The Case of Reporters sans frontières and others
Decision Date: May 19, 2020
The Constitutional Court of Germany held that German state authority is bound by the fundamental rights of the German constitution when operating abroad. The Court found that foreign telecommunications surveillance conducted by the Federal Intelligence Service violated the fundamental right to privacy of telecommunications, under Article 10(1) and freedom of the press, under Article 5(1) Basic Law. The appeal was brought by the Society for Civil Liberties in coordination with Reporters Without Borders Germany, the German Journalists’ Association, German Journalists’ Union, the Network for Reporting on Eastern Europe and Netzwerk Recherche, along with several international investigative journalists in relation to alleged spying on journalists and their sources abroad. The constitutional complaint primarily challenged the 2016 amendment to the Federal Intelligence Service Act, which created a statutory basis for the telecommunications surveillance of non-German citizens in other countries. The judges reasoned that foreign intelligence gathering was not in theory incompatible with the constitution but needed to be justified, proportional and conducted with stricter oversight. Specifically, all data collection, processing and transfer to foreign entities under surveillance regimes must conform with constitutional obligations. The Court further recommended increased protections for those who could be endangered by transfers of such data, and for those “professional groups or groups of persons whose communications call for increased confidentiality,” such as lawyers and journalists. The challenged provisions continue to apply until 31 December 2021 to enable amendments to the statutory bases of telecommunications surveillance.

Post Scriptum

● The Dart Awards for Excellence in Coverage of Trauma, hosted Anderson Cooper, will recognize the Plain Dealer for “Case Closed,” a series about a rape survivor’s efforts to track down the perpetrator, and the New York Times Magazine for “How Does the Human Soul Survive Atrocity?” A roundtable discussion will illuminate the questions of craft, ethics and storytelling in reporting on violence and tragedy. The live virtual ceremony on 24 September at 6pm EST is free and open to the public. Register here.

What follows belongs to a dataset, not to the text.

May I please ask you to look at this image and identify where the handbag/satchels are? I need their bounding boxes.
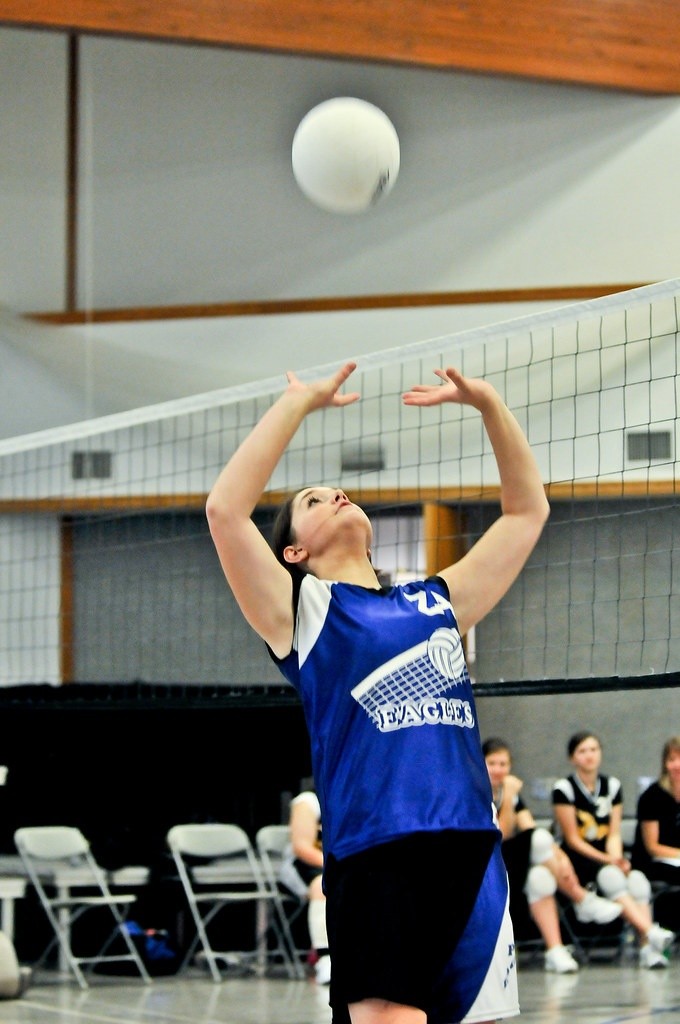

● In case you missed it, the White House petitioned the U.S. Supreme Court to review a decision by the U.S. Court of Appeals holding that the president’s practice of blocking critics from his Twitter account violates the First Amendment. The Knight First Amendment Institute at Columbia University filed the case in 2017 on behalf of seven people who were blocked from the @realDonaldTrump account after they criticized the president in comment threads associated with that account.

● With Freedom at Stake, Courts Are Collapsing: In an op-ed for the New York Times, Columbia University Professor Madhav Khosla observes that courts have turned into silent bystanders and complicit actors when challenged by the executive powers of right-wing populist leaders in states including Hungary, Turkey and India.